Par conclusions notifiées par voie dématérialisée le 31 mars 2023 fondées sur les articles L. 651-2 et L. 653-5 et L. 653-8 du code de commerce, la Selarl [G] [R], ès-qualités de liquidateur judiciaire de la société PGSS, demande à la cour de, rejetant toutes demandes, fins, moyens et conclusions contraires,

à titre principal,

– juger que Mme [S] a été le dirigeant de droit de la société PGSS,

– juger que Mme [S] a commis des fautes de gestion l’engagement de sa responsabilité,

– confirmer le jugement entrepris en ce qu’il a condamné Mme [S] à lui payer la somme de 285.269,79 euros,

– confirmer le jugement entrepris en ce qu’il a prononcé une mesure de faillite personnelle à l’encontre de Mme [S] d’une durée de douze ans,

à titre subsidiaire,

– juger Mme [S] a été le dirigeant de droit de la société PGSS,

– juger que Mme [S] a commis des fautes de gestion entraînant l’engagement de sa responsabilité,

– prononcer une mesure d’interdiction de gérer à l’encontre de Mme [S] d’une durée de 15 années,

en tout état de cause

– condamner Mme [S] à lui payer 5.000 euros sur le fondement de l’article 700 du code de procédure civile,

– condamner Mme [S] aux entiers dépens de l’instance.

Le ministère public, par avis du 20 septembre 2023 communiqué contradictoirement aux parties le 10 octobre 2023, a requis la confirmation du jugement

La procédure a été clôturée par ordonnance du 28 novembre 2023, les débats étant fixés au 7 décembre 2023.

Conformément aux dispositions de l’article 455 du code de procédure civile, la cour se réfère, pour un plus ample exposé des moyens et prétentions des parties, à leurs conclusions écrites précitées.

MOTIFS DE LA DÉCISION

Sur la recevabilité de l’appel incident de la Selarl Marie [R]

Mme [S] fait valoir que :

– les conclusions de l’intimée sont un copier-coller de ses conclusions de première instance, sans ajout ni critique du jugement, lequel a prononcé à son encontre une mesure de faillite personnelle d’une durée de douze ans,

– l’intimée sollicite une mesure de faillite personnelle de quinze ans ou une interdiction de gérer de quinze ans, sans demander ni réformation ni annulation du jugement ; la demande est donc irrecevable,

– l’intimée n’a pas répondu sur ce point et s’est contentée de reformuler son dispositif avec une demande subsidiaire de réformation du jugement, alors qu’elle est forclose pour formuler une telle demande qui ne peut pas être étudiée par la cour d’appel.

La Selarl [G] [R], ès-qualités ne fait pas valoir de moyen sur ce point. Ses dernières conclusions ne comportent plus en principal la demande d’une faillite personnelle de quinze ans à titre principal, mais la confirmation de la faillite personnelle de douze ans et la demande litigieuse est présentée seulement à titre subsidiaire.

Sur ce,

Il est rappelé que selon l’article 910-4 du code de procédure civile, ‘A peine d’irrecevabilité, relevée d’office, les parties doivent présenter, dès les conclusions mentionnées aux articles 905-2 et 908 à 910, l’ensemble de leurs prétentions sur le fond. L’irrecevabilité peut également être invoquée par la partie contre laquelle sont formées des prétentions ultérieures’.

_DONNÉES FOURNIES_
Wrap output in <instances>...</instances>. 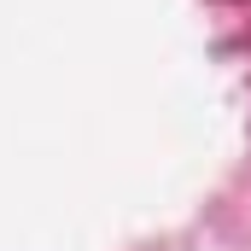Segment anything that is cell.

---

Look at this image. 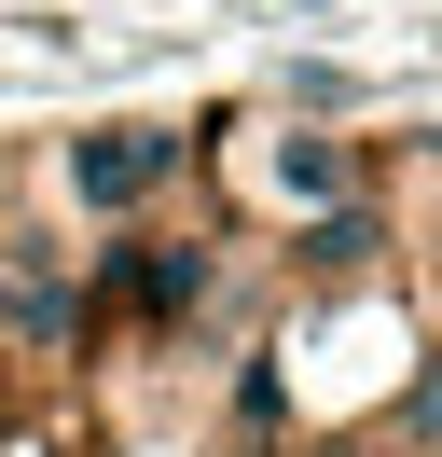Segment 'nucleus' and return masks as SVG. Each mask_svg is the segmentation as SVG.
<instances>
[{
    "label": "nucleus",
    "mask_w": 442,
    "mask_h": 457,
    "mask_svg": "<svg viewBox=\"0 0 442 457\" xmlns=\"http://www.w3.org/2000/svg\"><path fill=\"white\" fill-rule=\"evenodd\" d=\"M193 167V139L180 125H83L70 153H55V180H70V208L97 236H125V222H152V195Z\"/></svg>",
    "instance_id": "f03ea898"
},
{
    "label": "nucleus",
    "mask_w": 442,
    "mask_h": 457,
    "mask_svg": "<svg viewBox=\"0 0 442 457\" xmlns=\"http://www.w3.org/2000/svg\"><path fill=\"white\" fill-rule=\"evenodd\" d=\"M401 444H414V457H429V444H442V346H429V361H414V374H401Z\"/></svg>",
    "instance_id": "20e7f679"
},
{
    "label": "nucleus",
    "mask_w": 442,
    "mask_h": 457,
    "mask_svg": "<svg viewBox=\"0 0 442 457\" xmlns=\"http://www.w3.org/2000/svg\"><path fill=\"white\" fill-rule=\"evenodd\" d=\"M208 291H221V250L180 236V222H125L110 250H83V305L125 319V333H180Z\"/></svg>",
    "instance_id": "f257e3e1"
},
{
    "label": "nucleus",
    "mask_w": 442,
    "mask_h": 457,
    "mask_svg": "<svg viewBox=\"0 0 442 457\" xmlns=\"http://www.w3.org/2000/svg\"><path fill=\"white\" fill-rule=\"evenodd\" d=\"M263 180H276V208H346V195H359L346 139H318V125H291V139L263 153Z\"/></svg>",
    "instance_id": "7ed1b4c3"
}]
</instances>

--

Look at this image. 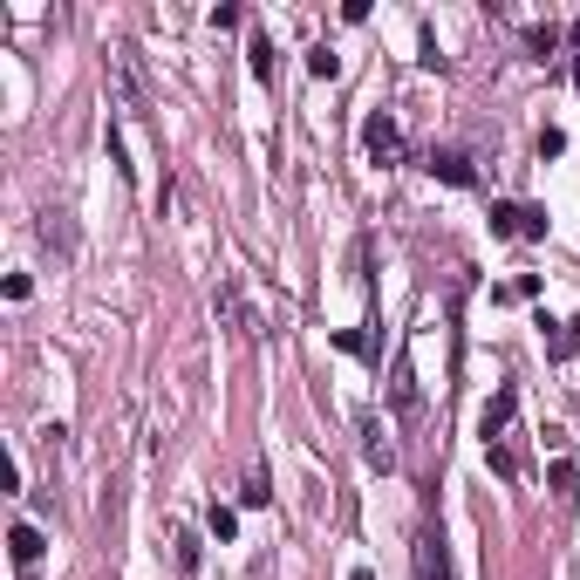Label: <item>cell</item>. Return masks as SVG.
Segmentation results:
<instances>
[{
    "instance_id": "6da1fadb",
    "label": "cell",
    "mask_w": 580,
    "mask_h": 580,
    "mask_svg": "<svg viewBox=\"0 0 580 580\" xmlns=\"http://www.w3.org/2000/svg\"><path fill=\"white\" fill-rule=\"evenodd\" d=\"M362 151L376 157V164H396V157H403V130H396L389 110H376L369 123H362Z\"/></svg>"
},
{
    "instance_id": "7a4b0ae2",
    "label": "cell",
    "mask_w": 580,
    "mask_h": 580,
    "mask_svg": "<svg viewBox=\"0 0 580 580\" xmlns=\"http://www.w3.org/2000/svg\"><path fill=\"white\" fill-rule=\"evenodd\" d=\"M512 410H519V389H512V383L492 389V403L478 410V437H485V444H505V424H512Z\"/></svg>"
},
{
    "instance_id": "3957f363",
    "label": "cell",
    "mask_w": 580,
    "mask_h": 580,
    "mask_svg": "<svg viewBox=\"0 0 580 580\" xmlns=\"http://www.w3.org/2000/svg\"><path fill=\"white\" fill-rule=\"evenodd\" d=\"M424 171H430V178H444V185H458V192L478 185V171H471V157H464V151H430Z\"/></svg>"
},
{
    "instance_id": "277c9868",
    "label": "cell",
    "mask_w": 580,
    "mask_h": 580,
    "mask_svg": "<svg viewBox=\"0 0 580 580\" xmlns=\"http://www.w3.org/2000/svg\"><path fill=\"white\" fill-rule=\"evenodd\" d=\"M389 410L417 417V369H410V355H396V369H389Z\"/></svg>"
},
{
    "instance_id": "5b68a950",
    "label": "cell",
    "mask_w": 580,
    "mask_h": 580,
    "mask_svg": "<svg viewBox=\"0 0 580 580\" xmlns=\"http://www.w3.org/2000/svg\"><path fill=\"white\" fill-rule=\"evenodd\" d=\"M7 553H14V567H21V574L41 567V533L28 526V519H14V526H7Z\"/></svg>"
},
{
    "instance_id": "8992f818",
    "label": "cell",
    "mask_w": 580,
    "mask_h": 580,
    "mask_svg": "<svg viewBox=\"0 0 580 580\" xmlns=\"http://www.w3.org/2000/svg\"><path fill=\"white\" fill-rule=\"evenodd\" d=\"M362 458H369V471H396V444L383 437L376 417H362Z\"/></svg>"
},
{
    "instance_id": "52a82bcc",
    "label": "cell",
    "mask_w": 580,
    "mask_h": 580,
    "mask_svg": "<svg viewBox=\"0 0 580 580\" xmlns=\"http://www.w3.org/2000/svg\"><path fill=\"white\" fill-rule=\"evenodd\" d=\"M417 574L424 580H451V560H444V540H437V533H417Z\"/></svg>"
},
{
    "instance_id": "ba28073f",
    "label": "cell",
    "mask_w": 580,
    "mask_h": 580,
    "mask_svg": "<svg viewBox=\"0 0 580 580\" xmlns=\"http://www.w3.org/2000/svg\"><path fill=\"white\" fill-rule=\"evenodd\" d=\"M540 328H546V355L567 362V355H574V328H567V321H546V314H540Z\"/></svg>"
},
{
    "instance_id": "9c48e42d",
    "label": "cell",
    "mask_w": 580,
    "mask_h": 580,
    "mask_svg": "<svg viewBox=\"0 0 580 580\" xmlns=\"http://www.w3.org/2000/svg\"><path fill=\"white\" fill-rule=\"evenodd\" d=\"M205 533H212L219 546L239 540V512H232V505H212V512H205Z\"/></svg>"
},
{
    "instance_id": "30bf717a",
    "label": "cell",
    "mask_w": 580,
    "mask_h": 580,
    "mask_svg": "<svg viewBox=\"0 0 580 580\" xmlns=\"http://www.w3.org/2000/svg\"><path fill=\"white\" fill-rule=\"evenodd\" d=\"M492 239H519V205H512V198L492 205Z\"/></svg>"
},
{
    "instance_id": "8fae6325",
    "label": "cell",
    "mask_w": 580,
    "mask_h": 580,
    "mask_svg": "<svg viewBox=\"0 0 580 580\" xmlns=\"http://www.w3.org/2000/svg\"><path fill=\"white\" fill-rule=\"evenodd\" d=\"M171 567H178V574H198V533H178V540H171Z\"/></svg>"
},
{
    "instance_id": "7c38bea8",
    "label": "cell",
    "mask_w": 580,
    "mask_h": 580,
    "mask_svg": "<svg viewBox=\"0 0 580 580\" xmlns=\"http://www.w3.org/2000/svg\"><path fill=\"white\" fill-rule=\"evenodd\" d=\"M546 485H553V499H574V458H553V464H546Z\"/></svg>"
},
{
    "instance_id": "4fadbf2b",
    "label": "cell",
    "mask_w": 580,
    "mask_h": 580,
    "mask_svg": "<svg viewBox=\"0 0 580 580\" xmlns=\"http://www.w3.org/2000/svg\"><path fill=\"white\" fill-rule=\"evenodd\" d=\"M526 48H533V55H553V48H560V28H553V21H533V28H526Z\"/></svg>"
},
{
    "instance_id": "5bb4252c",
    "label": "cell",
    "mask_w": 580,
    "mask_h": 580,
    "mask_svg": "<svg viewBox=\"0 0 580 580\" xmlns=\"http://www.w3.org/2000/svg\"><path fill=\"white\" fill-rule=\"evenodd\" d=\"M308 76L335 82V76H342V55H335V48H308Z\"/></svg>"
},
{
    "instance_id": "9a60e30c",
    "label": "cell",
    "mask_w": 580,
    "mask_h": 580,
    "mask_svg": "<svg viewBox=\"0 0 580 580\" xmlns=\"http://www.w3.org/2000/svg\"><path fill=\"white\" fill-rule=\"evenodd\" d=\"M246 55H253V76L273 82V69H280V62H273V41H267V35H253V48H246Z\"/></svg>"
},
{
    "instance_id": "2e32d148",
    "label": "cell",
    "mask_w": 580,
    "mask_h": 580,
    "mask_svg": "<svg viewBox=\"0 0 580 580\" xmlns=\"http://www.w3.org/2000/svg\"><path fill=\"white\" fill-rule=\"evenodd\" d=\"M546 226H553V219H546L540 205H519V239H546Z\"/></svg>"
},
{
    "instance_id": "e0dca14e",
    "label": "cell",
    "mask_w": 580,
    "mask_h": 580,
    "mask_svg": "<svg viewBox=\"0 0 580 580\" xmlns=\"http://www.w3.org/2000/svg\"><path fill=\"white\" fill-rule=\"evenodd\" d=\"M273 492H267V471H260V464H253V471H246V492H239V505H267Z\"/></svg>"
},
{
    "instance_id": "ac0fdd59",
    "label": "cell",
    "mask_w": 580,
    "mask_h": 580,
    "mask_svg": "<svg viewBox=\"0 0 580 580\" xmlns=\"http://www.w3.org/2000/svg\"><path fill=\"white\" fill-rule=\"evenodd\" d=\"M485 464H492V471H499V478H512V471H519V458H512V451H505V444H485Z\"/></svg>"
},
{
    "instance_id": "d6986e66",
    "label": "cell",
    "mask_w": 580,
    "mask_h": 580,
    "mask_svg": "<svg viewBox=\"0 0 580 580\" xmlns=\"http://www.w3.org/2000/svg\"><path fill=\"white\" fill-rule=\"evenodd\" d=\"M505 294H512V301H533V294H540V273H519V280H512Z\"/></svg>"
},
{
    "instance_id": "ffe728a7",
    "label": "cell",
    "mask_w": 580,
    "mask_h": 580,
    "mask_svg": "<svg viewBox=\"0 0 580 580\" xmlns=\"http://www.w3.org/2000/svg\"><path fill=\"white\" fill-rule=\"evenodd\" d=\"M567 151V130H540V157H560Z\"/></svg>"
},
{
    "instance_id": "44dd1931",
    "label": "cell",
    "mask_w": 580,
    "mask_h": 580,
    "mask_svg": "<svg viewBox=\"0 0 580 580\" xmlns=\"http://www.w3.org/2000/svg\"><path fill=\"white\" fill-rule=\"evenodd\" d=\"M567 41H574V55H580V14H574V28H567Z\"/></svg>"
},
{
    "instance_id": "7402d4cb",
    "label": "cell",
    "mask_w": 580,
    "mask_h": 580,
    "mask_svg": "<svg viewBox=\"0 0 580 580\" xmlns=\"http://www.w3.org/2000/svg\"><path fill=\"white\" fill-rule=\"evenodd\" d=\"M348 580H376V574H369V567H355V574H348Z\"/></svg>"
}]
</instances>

_CONSIGNE_
Recopiez sans rien modifier le passage de la décision qui commence par « Le ministère public, par » et se poursuit jusqu'à « 7 décembre 2023. ».

_CORRIGÉ_
Le ministère public, par avis du 20 septembre 2023 communiqué contradictoirement aux parties le 10 octobre 2023, a requis la confirmation du jugement

La procédure a été clôturée par ordonnance du 28 novembre 2023, les débats étant fixés au 7 décembre 2023.